I zgodze sie z przedmówczynią, też uważam że to wina faceta...
Bardzo jest wygodny, jak w domu u zonki źle sie dzieje to idzie do ciebie, ale w razie gdbyby coś sie między wami nien układało zawsze może wrócić do domu...to jest zwyczajne wygodnictwo i tak niestety będzie nadal, dopóki któraś z was, Ty albo żona nie postawić sprawy jasno: ma ise zdecydować! Ja wiem, że boisz sie żę nie wybierze ciebie, ale jeżeli tak to chyba lepiej przekonać się o tym teraz niz za 10 lat...

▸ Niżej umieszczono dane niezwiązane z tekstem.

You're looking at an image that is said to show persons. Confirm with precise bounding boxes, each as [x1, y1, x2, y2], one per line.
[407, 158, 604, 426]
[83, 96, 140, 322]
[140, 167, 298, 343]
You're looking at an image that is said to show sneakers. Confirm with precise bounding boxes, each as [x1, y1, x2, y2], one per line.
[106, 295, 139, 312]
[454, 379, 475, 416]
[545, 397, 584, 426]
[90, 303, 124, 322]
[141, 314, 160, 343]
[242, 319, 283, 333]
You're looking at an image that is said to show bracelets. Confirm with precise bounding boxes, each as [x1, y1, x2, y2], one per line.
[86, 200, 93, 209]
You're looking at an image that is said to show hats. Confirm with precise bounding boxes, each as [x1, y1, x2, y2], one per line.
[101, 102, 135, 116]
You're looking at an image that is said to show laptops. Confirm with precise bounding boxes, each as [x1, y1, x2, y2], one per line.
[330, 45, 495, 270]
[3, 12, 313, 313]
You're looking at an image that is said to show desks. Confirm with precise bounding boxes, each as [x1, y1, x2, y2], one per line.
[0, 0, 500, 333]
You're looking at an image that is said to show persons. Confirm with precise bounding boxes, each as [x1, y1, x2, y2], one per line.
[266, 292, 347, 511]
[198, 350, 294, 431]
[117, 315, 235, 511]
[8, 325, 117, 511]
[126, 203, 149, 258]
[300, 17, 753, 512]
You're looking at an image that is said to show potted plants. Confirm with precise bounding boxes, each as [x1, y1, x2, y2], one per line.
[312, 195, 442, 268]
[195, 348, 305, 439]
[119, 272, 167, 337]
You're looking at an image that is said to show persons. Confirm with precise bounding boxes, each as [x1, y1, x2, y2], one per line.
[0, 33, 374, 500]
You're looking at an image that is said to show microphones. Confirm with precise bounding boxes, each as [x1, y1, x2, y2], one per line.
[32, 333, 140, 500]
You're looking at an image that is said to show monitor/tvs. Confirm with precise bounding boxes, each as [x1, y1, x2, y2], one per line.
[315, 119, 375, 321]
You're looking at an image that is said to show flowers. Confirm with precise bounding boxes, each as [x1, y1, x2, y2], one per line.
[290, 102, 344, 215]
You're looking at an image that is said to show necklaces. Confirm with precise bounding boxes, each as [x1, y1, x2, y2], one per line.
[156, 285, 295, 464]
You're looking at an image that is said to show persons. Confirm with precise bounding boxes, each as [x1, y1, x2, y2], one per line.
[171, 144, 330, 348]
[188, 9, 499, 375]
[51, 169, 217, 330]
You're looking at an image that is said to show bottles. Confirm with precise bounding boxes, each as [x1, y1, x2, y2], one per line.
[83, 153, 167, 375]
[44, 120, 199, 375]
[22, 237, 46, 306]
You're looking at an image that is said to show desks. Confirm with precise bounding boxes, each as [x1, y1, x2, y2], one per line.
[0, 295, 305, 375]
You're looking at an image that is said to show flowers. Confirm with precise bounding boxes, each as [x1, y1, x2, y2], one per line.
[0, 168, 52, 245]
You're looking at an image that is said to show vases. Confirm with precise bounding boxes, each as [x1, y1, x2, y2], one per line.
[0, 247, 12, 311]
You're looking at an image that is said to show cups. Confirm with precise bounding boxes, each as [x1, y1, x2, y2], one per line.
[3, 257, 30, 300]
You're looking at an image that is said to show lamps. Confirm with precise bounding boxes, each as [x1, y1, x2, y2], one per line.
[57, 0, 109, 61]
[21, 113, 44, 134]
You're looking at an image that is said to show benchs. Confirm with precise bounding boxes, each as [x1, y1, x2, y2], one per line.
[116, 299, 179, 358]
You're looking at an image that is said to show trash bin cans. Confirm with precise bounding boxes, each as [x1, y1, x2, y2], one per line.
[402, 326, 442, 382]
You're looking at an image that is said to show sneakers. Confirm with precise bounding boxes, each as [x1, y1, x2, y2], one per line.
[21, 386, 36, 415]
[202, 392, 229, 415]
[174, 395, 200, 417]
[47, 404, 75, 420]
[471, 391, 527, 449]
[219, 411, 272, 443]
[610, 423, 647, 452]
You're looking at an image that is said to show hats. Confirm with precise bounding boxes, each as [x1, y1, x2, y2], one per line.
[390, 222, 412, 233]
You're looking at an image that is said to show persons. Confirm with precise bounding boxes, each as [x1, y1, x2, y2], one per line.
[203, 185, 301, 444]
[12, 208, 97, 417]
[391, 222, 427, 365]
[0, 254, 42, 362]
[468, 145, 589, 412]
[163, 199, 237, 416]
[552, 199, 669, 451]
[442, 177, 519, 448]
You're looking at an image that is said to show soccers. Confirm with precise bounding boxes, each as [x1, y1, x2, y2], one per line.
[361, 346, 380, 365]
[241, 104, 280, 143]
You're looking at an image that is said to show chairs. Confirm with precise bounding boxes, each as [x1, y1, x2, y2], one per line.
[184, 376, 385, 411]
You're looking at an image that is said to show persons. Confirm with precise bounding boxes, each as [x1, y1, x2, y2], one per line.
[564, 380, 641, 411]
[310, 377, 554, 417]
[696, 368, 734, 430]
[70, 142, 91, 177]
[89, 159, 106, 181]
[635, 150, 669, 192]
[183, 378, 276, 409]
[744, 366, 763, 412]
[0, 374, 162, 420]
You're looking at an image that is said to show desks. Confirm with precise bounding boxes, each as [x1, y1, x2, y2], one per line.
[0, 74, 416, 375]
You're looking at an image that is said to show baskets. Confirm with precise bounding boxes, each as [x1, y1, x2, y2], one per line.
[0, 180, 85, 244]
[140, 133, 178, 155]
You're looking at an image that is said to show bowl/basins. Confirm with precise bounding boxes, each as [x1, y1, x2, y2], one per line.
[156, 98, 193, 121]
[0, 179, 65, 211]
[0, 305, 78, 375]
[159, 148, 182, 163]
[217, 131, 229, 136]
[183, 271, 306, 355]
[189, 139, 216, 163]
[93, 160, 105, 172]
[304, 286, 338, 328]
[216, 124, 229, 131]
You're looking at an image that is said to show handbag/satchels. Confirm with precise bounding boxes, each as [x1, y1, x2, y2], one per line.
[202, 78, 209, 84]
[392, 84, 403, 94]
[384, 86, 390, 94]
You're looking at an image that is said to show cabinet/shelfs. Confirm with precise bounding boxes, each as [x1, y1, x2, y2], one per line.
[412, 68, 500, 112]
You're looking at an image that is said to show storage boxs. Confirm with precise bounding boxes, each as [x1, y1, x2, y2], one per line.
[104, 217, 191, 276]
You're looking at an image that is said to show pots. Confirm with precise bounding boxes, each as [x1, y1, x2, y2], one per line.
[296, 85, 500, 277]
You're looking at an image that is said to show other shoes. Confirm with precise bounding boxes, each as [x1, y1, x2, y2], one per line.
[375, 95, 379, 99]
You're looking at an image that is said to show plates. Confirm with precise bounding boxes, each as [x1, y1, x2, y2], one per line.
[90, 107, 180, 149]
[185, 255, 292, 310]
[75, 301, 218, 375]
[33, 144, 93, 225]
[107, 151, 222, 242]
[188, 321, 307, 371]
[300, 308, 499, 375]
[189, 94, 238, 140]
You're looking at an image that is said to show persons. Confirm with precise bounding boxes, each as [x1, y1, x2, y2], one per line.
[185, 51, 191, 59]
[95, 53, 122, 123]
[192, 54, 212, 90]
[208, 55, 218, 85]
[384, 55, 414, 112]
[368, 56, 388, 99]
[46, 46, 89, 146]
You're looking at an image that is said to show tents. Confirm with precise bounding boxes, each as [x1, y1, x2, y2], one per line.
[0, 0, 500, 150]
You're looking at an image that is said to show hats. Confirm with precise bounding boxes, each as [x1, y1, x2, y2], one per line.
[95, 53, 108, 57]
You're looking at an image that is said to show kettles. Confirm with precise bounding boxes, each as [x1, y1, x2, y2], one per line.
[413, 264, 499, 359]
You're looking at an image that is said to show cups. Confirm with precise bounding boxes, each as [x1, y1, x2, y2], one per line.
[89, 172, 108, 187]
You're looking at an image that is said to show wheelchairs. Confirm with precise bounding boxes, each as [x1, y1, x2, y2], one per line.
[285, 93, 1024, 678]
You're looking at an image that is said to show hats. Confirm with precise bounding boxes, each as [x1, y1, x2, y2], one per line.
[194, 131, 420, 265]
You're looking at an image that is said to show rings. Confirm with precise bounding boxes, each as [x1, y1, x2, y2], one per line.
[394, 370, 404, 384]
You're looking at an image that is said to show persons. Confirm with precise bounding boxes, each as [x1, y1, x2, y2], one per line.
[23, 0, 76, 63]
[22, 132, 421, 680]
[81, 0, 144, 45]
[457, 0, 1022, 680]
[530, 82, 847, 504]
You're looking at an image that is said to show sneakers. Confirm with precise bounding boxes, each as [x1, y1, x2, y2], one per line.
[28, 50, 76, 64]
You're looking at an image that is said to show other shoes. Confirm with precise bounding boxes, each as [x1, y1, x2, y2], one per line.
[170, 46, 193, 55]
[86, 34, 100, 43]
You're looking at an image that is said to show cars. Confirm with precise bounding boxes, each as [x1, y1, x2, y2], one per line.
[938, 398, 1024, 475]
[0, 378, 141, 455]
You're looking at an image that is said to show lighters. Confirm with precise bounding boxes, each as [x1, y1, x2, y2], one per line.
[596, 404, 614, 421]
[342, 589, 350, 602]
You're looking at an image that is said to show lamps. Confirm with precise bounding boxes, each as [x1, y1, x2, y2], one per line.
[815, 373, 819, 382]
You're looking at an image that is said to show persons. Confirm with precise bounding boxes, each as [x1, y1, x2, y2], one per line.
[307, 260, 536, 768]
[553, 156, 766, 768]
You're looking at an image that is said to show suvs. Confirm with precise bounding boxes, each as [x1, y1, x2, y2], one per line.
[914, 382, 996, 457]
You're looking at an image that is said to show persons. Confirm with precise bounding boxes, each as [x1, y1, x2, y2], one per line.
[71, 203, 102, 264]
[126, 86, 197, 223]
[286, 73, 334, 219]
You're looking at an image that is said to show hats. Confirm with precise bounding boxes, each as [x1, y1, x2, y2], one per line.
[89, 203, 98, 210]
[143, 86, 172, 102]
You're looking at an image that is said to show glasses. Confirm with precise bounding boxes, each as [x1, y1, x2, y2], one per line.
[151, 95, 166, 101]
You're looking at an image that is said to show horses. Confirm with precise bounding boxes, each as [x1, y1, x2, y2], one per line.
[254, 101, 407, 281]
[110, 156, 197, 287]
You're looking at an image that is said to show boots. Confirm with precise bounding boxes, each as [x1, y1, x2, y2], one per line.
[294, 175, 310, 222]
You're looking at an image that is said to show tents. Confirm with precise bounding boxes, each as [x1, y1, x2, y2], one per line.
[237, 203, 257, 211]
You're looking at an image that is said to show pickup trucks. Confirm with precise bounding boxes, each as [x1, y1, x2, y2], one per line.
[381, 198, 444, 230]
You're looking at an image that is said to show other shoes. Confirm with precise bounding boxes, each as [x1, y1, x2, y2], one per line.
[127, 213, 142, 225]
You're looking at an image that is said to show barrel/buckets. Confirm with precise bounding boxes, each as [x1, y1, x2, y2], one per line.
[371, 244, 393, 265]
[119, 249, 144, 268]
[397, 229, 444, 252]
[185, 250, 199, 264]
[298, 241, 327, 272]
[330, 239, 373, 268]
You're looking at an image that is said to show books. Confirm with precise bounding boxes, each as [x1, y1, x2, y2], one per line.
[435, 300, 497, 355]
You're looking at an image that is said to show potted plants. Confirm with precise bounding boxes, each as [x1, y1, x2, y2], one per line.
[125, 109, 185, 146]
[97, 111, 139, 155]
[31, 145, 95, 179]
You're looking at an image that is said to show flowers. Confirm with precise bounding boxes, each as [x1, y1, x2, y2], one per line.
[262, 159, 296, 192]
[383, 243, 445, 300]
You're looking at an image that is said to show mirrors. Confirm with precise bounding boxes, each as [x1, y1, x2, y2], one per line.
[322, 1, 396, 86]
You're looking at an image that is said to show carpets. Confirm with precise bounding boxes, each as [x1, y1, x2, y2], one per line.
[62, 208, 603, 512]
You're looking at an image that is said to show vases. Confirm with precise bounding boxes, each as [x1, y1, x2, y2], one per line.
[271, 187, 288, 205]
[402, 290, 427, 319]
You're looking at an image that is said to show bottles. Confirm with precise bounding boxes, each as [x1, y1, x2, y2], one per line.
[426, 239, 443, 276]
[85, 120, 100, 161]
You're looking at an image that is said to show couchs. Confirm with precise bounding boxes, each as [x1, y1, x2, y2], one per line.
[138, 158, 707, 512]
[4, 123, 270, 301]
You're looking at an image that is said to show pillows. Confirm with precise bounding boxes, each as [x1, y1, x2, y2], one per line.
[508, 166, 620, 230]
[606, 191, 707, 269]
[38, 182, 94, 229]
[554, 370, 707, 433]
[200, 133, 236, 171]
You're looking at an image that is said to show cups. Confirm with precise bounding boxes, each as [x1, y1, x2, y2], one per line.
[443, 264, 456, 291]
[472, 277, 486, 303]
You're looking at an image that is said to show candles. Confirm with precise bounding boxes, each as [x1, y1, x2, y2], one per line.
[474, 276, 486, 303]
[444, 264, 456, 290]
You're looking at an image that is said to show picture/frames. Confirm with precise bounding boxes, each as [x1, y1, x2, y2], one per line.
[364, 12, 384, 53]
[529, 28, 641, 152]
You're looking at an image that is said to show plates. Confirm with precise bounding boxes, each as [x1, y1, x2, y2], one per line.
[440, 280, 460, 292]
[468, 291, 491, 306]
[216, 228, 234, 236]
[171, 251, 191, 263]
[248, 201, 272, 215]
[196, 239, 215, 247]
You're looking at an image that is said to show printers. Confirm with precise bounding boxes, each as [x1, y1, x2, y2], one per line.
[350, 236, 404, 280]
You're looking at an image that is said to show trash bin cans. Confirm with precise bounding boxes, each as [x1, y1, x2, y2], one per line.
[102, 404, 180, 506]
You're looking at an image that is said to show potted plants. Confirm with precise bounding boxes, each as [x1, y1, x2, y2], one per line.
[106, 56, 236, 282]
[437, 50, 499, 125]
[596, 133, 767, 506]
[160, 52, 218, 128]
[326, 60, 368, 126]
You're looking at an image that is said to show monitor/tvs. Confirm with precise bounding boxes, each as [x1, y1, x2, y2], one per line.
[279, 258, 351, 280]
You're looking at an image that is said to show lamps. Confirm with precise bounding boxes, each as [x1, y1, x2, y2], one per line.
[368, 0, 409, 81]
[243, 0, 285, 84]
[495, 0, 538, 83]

Trzymam kciuki za ciebie i Twoją córeczkę:)
napisał/a: Krutka 2008-07-28 16:12
Z tego co piszesz to jesteś osobą zaradną i twardą i wierze, ze dasz sobie radę obojetnie co się stanie:)
napisał/a: kajetanka20 2008-07-28 18:25
krotkie sprostowanie.on sie juz zdecydowal tyle tylko ze zakonczyc dlugoletnie malzenstwo majac dziecko i wspolne sprawy nie jest rzecza prosta i tu sie kazdy chyba ze mna zgodzi.na pewnym etapie jest to juz zakonczone ona wie ze on chce odejsc ze to koniec.Nie uwazam rowniez aby byl wygodny bo nie jest to sytuacja konfortowa mieszkac z kims kogo sie nie kocha i tesknic za kims innym.....nie boje i nieobawiam sie ze nie wybierze mnie bo tego jestem pewna w 100% czego sie boje to tego ze nie bede potrfila czekac w niekonczonosc.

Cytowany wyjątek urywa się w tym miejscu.